■ WHAT IS EXPECTED:
Pick out each line in the rows below that contains the word "Segment", and copy those lines in full.

■ DATASET EXCERPTS:
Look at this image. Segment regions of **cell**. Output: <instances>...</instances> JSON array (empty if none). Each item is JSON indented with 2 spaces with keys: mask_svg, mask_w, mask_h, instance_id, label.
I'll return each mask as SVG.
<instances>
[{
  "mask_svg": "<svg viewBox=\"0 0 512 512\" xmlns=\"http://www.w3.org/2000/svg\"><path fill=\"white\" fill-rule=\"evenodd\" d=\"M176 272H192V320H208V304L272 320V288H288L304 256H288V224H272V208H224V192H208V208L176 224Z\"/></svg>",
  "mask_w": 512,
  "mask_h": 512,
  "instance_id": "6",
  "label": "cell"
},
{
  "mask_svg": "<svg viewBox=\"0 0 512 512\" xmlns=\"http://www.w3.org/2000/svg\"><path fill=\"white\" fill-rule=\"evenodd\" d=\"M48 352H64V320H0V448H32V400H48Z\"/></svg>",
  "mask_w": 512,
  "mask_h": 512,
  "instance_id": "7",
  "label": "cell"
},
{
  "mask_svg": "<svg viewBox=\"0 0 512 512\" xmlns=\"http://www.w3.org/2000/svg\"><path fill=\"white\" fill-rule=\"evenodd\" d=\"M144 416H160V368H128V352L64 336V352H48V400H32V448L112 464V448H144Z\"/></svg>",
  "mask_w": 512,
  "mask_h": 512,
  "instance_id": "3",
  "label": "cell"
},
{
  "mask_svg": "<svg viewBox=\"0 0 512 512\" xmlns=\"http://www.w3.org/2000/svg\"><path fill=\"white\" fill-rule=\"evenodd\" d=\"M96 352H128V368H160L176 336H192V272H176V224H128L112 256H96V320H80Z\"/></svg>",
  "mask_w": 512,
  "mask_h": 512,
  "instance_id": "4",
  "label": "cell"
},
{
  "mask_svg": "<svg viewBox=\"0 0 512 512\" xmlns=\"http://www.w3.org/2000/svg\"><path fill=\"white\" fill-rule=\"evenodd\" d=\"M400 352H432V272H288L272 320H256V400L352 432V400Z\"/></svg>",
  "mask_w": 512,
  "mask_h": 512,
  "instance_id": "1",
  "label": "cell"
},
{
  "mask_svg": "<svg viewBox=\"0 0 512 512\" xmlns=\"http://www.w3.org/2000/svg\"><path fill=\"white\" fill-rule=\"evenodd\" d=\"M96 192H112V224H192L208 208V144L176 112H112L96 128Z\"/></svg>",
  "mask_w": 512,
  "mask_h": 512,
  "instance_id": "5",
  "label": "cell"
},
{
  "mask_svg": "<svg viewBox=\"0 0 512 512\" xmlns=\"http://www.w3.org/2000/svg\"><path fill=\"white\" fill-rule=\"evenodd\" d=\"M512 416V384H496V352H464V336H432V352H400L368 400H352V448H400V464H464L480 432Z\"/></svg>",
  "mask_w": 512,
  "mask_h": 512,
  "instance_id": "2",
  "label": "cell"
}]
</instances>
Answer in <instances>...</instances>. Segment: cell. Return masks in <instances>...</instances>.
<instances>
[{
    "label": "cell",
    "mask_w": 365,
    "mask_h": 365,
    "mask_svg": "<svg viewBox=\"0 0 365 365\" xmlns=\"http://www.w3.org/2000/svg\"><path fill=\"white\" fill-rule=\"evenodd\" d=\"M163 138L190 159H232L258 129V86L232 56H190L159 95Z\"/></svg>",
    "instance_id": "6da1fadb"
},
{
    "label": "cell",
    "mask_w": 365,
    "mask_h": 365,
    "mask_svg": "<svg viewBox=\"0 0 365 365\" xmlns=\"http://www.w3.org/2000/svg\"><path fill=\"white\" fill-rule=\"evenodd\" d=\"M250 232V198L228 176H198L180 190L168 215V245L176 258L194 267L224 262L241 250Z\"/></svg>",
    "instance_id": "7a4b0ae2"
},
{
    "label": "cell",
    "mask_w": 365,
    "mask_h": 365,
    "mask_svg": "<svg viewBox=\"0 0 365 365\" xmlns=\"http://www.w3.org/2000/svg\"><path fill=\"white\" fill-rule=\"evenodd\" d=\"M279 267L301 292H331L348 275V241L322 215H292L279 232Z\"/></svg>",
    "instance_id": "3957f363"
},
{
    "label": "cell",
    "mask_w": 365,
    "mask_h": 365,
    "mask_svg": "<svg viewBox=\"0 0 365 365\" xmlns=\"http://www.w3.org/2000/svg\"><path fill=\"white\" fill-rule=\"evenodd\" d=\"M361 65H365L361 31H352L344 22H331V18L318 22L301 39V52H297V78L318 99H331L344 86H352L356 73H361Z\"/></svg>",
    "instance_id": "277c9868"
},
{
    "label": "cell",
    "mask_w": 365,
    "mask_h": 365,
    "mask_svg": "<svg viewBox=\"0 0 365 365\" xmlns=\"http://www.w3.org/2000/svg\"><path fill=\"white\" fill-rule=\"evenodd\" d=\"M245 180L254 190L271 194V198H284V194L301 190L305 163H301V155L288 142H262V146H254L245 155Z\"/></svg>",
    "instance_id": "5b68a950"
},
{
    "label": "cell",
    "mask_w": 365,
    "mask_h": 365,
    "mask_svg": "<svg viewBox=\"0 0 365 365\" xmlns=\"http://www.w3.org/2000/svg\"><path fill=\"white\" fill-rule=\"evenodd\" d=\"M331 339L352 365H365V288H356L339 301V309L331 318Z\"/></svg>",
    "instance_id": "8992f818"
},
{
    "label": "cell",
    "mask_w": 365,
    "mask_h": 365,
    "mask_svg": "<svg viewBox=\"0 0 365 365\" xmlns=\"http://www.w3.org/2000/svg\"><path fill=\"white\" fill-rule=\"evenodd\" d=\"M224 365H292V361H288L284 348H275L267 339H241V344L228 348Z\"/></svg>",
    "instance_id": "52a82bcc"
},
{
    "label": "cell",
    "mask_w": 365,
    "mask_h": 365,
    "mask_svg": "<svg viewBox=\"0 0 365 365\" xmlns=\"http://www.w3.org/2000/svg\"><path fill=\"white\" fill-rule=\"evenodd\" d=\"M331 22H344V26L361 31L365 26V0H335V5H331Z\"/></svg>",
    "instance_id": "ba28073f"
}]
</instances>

■ OUTPUT OF THE EXERCISE:
Look at this image. Segment regions of **cell**. Output: <instances>...</instances> JSON array (empty if none). Each item is JSON indented with 2 spaces with keys: mask_svg, mask_w, mask_h, instance_id, label.
Answer in <instances>...</instances>. Segment: cell. Return masks in <instances>...</instances>.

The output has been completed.